**** Document segment

Like Jody sez, standard guitar strings do well on longer scale instruments, esp. if they're tuned low. If you want excellent banjo-specific sets of nylon, try the Chris Sands sets. The "heavy" set is especially good.

I just changed strings last night. I had one of the Nylgut "red" sets on since April of 2013. I liked them a lot. I put a set of Clifford Essex guts on this time. These are pricy strings @ £17 but since they'll last another year (likely), I don't think they're too bad. I have used them before and really like them...but this set has turned out to be 'squeaky'. I might have to take some fine sandpaper to the playing zone.

I should add that Aquila nylgut strings on a banjo and tuned to the usual banjo tunings of gCGBD or gDGBD are under a lot less tension then nylgut stings on a guitar. I have never had a nylgut string on a banjo break except one time. In that case there was a breakage at the tailpiece but that was because of friction at a rough spot on the tailpiece. So long as there are no rough spots on the tailpiece, nut, bridge or on the tuning posts I think you are safe with Nylgut tuned normally on a banjo of normal scale length.  Whether nylgut or nylon or gut or a combination will sound best on your banjo is something to be discovered.

********

Requirement 1:
Answer these questions about the banjo-string discussion:
(a) Which Chris Sands set is called especially good?
(b) What price is given for the Clifford Essex gut strings?
(c) What caused the one nylgut string breakage on a banjo?
Requirement 2:
Carry the banjo-string discussion forward from its last sentence.

**** Listed records

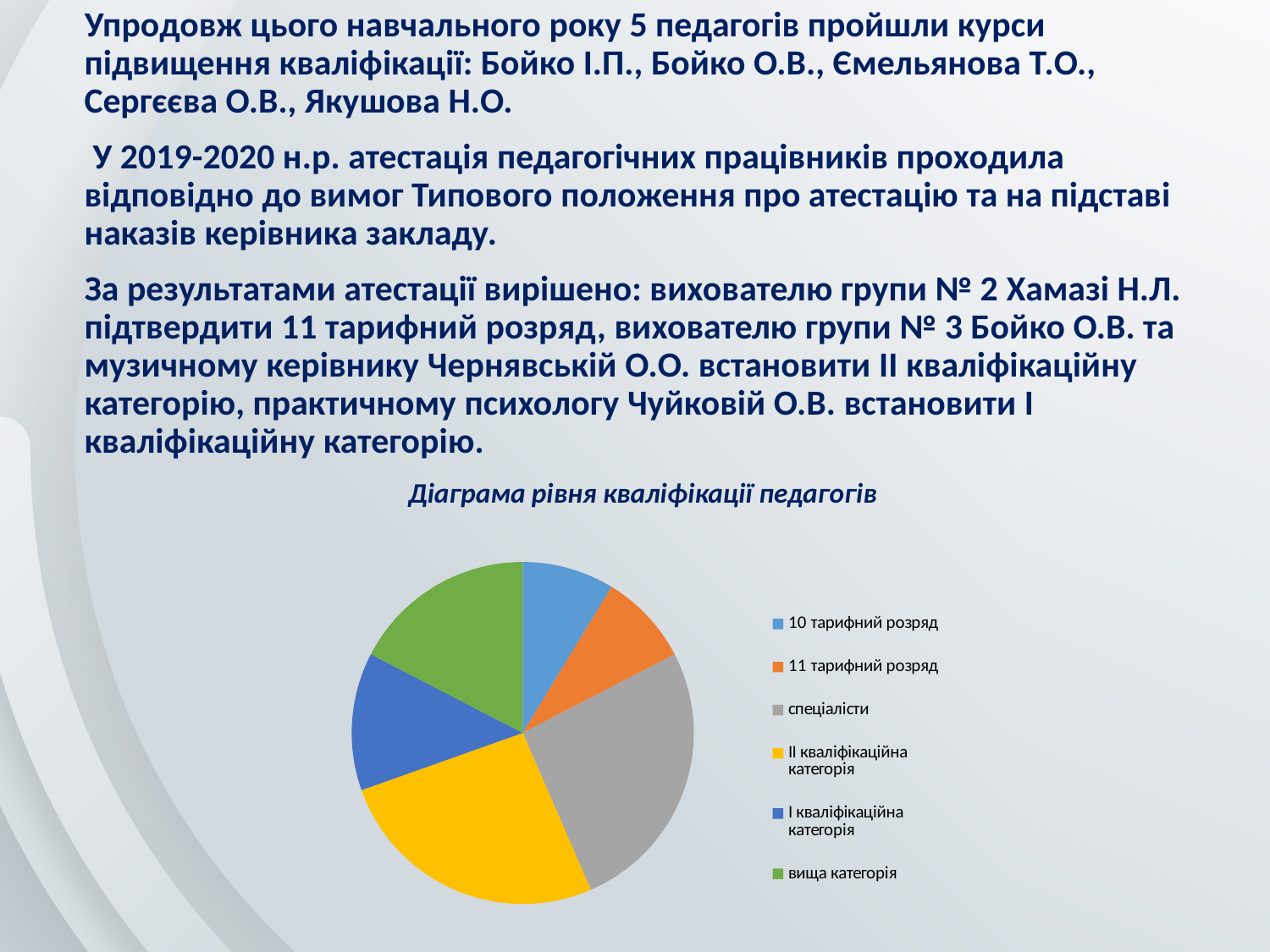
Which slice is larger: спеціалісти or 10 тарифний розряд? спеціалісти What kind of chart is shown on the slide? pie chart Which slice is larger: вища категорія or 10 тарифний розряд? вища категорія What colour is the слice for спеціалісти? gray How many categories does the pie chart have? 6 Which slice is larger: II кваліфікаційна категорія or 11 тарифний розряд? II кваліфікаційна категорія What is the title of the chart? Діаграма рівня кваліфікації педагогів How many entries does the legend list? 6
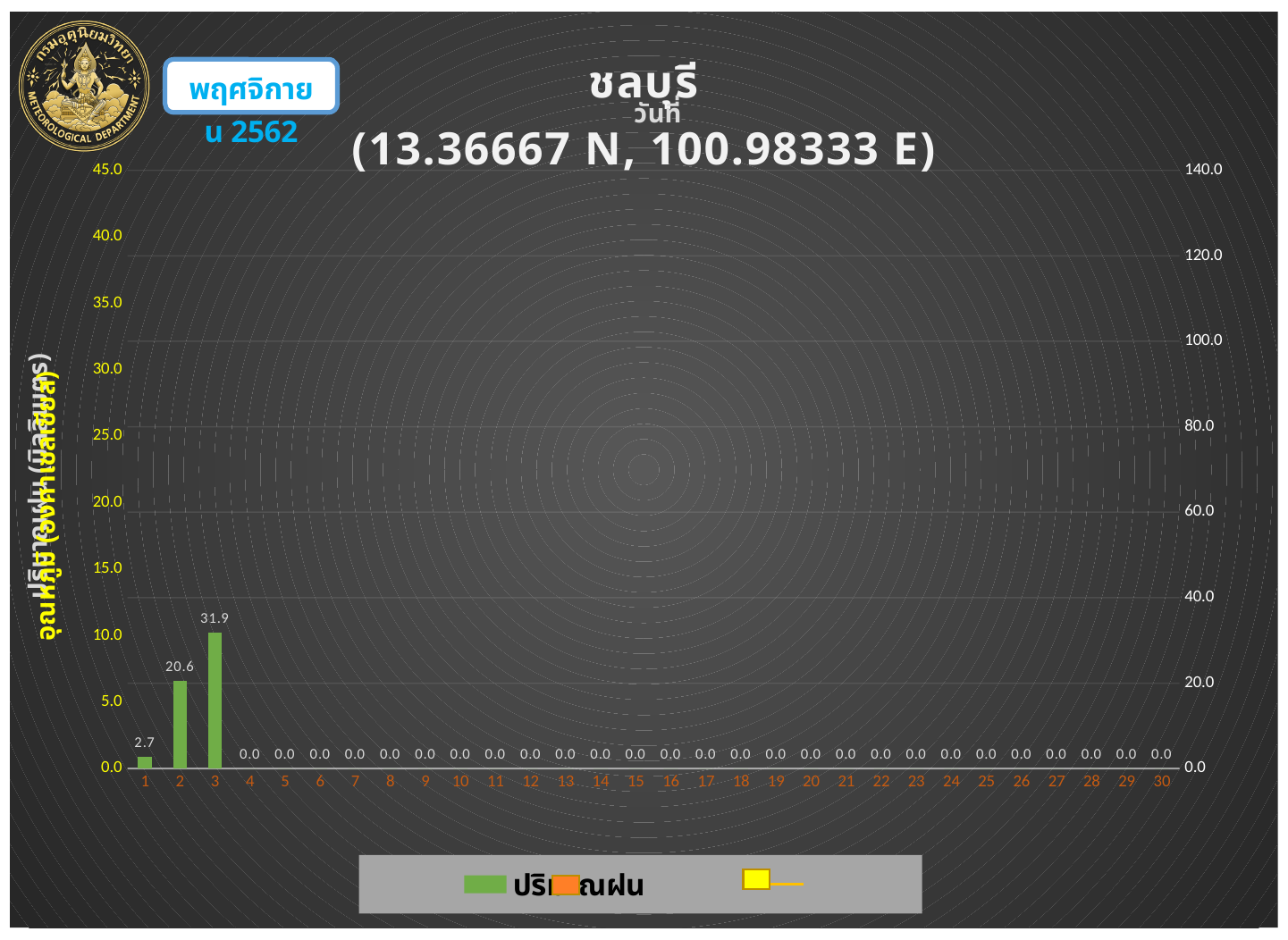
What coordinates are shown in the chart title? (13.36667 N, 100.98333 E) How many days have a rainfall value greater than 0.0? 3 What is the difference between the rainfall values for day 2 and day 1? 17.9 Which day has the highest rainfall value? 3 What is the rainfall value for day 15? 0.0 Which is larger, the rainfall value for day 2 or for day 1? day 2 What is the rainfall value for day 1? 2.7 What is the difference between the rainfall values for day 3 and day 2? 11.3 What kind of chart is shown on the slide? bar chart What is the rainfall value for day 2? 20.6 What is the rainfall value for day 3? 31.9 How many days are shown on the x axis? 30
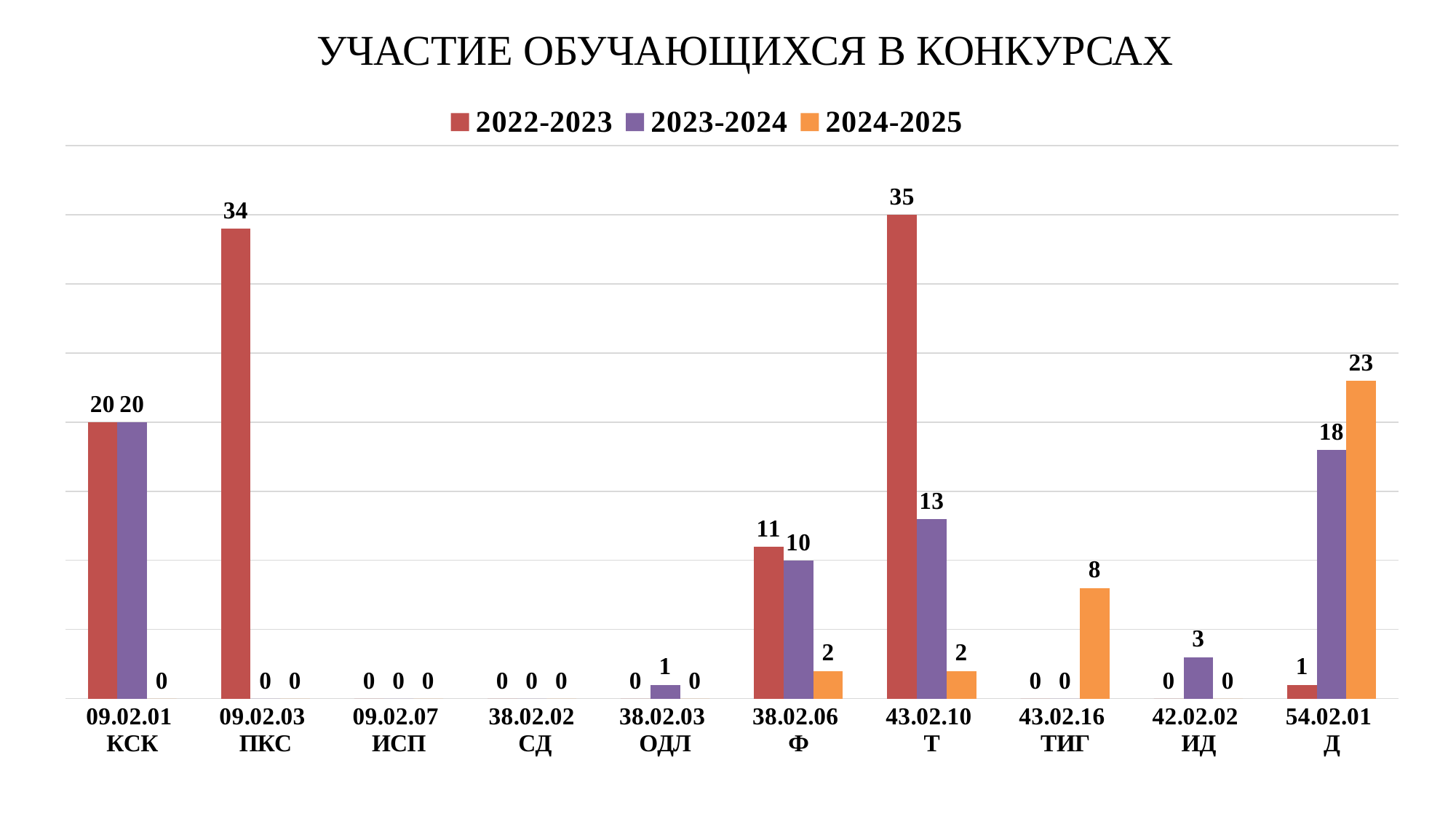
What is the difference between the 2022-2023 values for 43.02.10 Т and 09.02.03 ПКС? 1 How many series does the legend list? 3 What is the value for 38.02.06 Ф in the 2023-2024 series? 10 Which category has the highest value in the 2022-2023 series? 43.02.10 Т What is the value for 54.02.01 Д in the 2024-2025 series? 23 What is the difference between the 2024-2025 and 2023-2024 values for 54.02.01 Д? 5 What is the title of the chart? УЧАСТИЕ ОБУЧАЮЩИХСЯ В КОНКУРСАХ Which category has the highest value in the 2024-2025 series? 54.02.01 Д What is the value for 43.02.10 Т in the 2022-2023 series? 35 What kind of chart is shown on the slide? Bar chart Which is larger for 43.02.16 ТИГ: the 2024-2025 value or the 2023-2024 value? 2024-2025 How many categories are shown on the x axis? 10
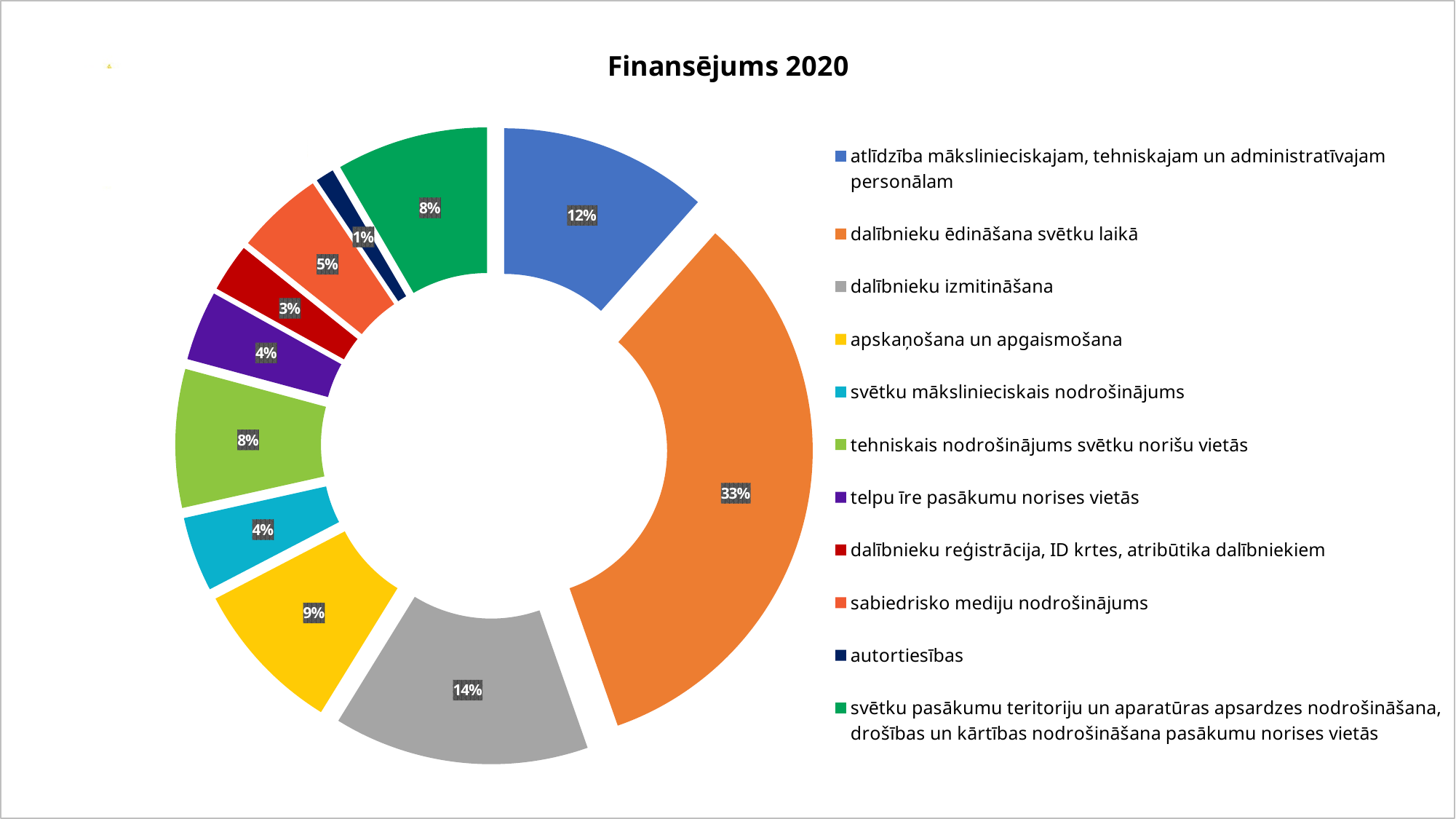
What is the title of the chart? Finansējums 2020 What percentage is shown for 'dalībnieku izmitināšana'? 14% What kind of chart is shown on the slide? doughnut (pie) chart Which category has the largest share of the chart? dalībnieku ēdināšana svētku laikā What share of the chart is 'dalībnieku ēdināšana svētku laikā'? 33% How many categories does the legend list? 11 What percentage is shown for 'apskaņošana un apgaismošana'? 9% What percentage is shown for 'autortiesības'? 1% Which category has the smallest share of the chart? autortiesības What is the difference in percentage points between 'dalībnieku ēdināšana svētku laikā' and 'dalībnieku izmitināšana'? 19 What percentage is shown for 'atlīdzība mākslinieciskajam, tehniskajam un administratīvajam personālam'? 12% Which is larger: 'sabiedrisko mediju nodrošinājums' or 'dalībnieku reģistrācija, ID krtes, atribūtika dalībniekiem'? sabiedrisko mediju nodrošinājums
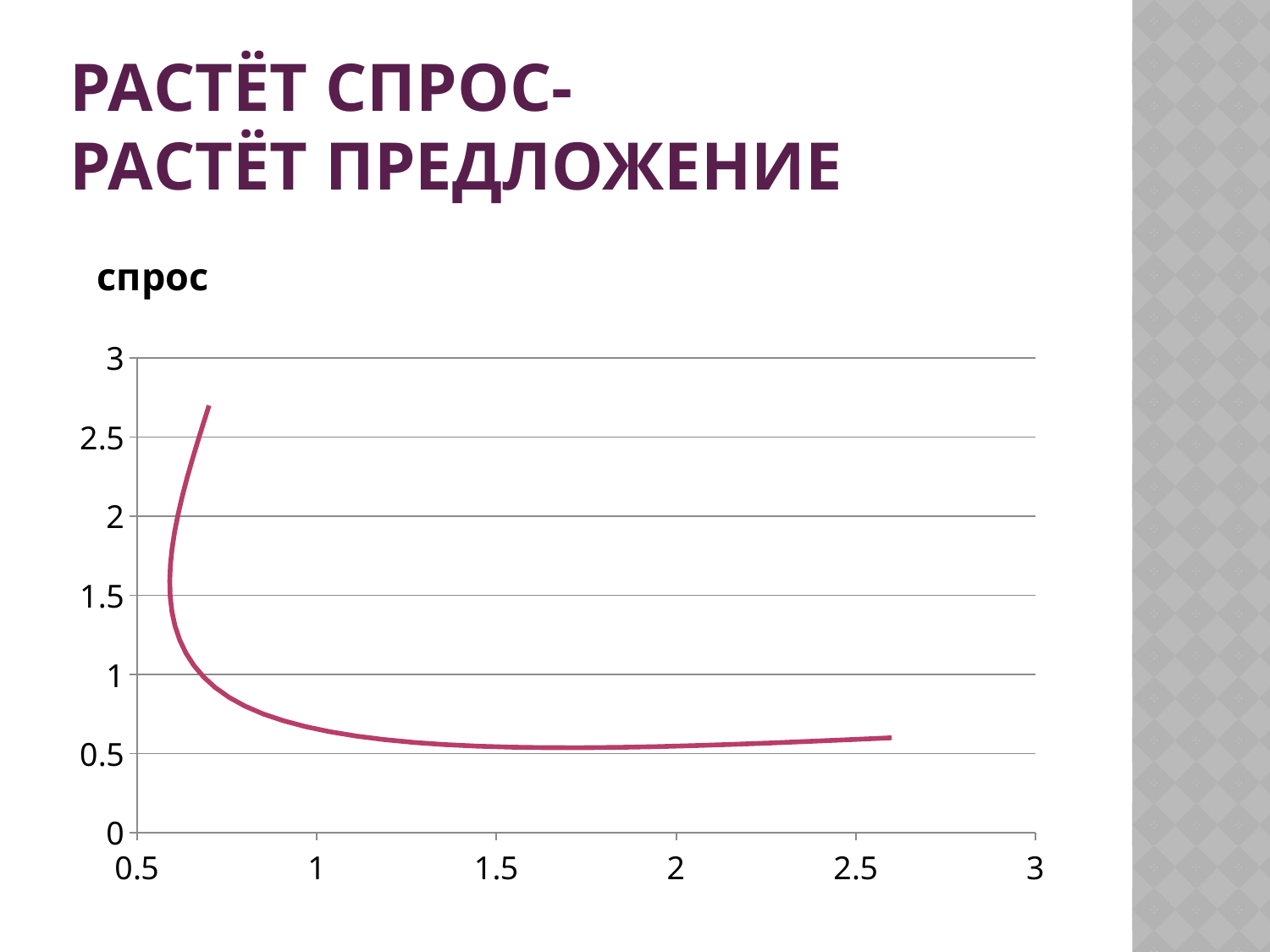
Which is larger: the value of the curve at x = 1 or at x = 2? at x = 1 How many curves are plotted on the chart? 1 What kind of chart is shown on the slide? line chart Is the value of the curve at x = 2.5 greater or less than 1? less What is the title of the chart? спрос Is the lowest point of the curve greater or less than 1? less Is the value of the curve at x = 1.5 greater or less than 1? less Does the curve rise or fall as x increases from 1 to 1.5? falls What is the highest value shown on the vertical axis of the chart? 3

********

Task result 1:
(a) The "heavy" set.
(b) £17.
(c) Friction at a rough spot on the tailpiece.

Task result 2:
Nylgut stretching isn't much of an issue on a banjo. Tune the banjo and leave the banjo out of the case. Re-tune several times during the first 2 days. After that it's fine.

Whoops, looks like Trapdoor and I were composing similar replies at the same moment. Marc, all the CE gut sets squeak but they don't squeak at all times. I found that if I wash my hands before playing the squeaks are gone.  Sandpaper, although recommended in the 19th century, might put your  cylindrical and polished gut strings "out of round", in which case they might vibrate eccentrically and not be in tune. You can sand your fingertips if you like!  I found soap and water to be a better approach.

Well, I have to admit that I did some std. maint. on the banjo prior to mounting the new strings...part of which was oiling the fingerboard. In my defense, I gotta say that I do that kind of maint. every time I change strings. I think the last time I mounted a set of CE guts they were squeeky. It goes away after a while...but I'm going to wipe 'em down with a little alcohol (and wash my greasy paws) tonight and see if there is some improvement.

I'm with you on the nylguts, I've only had one or two break and that was easily traced to a sharp corner on the banjo. I use the old "pull to stretch, retune, pull, retune, etc." method of stretching them in and after about 4 or 5 iterations, they'll hold their tuning long enough to get thru a tune. Usually takes just a few days to really settle down though.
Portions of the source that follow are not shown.